[DATA RECORDS Boundary: Start]
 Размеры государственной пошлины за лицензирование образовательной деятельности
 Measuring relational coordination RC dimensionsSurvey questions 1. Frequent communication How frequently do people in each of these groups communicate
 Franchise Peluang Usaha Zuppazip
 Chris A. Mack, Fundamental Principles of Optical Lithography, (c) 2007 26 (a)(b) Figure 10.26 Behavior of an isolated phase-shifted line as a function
[DATA RECORDS Boundary: End]
[DATA RECORDS Boundary: Start]
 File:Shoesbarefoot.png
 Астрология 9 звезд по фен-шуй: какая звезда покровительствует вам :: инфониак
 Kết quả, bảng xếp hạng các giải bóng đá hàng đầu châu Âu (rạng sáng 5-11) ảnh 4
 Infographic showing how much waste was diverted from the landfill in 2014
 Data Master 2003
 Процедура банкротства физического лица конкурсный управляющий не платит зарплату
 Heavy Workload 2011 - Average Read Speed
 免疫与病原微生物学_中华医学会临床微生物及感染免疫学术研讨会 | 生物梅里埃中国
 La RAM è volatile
[DATA RECORDS Boundary: End]
Find where the line with "Data Master 2003" sits in the material above, then copy exactly from it through the line with "La RAM è volatile". Add no other line.

OUTPUT FOR THIS EXERCISE:
 Data Master 2003
 Процедура банкротства физического лица конкурсный управляющий не платит зарплату
 Heavy Workload 2011 - Average Read Speed
 免疫与病原微生物学_中华医学会临床微生物及感染免疫学术研讨会 | 生物梅里埃中国
 La RAM è volatile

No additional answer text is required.